» Prompt:
Reproduce the items below verbatim, beginning with their first line and continuing through the line that contains "Result: the neighboring", with both of those lines included.

» Stored data:
>> begin
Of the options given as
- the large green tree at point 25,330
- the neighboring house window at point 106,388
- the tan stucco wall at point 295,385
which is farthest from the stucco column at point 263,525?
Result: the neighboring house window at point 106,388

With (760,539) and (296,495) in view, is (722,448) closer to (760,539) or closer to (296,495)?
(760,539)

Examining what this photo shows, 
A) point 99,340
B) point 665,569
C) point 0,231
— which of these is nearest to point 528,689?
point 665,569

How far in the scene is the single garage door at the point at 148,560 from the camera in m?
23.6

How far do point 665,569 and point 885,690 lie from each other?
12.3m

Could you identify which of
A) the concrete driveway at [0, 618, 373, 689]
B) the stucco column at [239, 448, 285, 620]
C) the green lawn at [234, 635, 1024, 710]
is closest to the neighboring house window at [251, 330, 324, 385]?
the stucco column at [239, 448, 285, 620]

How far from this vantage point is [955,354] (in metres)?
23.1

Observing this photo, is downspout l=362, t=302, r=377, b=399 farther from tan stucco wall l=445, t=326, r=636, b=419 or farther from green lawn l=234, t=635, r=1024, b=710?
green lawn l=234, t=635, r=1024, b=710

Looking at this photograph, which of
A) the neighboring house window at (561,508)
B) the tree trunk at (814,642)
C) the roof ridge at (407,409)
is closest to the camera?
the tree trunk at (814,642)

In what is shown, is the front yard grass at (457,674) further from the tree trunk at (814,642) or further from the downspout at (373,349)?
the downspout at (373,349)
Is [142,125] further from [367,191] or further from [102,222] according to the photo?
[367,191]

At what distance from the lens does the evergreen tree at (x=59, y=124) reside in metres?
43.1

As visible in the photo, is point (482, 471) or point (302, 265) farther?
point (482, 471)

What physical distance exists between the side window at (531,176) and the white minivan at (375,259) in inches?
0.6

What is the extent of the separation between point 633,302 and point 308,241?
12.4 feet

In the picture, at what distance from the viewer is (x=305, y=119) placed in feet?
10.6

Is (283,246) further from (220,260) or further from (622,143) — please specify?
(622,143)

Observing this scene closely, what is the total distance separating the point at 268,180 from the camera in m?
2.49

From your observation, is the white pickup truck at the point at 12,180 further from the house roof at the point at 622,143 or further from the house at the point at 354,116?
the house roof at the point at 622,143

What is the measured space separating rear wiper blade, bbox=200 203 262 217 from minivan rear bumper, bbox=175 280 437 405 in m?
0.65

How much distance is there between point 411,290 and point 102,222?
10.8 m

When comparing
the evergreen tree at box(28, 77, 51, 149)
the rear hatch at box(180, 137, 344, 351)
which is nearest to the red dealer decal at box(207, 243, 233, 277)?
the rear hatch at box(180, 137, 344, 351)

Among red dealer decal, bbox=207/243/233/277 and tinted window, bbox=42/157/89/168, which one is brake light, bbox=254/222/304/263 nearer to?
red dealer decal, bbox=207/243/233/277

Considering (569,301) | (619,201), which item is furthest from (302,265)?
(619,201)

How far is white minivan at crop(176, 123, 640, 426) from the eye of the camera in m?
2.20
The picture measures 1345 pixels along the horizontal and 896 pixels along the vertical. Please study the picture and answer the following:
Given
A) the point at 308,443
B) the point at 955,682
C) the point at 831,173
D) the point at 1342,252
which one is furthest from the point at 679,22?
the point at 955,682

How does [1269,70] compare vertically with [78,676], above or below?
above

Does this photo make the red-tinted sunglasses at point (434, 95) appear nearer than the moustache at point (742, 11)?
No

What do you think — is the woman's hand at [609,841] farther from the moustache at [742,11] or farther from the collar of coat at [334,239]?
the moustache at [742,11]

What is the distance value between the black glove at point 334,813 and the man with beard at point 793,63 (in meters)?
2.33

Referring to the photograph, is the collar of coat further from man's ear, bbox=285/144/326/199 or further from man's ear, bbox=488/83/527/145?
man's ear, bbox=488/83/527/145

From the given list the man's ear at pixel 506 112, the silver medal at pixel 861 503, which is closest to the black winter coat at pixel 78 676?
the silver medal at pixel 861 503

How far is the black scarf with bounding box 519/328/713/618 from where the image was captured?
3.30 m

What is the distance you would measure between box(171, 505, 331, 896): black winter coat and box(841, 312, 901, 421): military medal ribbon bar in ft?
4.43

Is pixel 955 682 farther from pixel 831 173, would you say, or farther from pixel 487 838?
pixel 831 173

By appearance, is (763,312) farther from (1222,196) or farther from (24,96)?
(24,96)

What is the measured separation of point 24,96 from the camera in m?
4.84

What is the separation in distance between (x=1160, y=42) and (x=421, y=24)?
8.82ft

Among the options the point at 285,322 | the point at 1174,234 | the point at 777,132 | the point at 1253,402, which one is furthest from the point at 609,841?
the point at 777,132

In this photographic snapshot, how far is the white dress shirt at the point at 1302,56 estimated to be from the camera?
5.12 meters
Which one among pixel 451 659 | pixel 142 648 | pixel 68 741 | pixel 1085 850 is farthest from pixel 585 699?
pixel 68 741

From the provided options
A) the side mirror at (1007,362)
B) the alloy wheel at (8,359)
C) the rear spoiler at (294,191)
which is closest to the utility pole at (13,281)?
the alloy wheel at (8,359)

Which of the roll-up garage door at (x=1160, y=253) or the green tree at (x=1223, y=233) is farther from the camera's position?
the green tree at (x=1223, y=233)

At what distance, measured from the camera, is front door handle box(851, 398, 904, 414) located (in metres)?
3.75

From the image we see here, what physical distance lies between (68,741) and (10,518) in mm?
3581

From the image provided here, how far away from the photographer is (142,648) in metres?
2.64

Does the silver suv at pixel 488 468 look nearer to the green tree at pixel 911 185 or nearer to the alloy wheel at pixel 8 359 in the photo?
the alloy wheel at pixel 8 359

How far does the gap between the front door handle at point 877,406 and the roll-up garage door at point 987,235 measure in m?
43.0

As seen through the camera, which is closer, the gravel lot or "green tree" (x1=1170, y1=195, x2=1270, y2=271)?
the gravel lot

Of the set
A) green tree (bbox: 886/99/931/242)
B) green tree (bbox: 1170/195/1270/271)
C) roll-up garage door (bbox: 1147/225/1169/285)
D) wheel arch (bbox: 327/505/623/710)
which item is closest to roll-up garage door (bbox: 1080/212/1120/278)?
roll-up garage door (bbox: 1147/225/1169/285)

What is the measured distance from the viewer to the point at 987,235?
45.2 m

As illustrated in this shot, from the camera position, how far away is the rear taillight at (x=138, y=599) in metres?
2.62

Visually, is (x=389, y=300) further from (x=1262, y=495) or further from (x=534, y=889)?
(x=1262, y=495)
>> end
» Full answer:
Of the options given as
- the large green tree at point 25,330
- the neighboring house window at point 106,388
- the tan stucco wall at point 295,385
which is farthest from the stucco column at point 263,525?
Result: the neighboring house window at point 106,388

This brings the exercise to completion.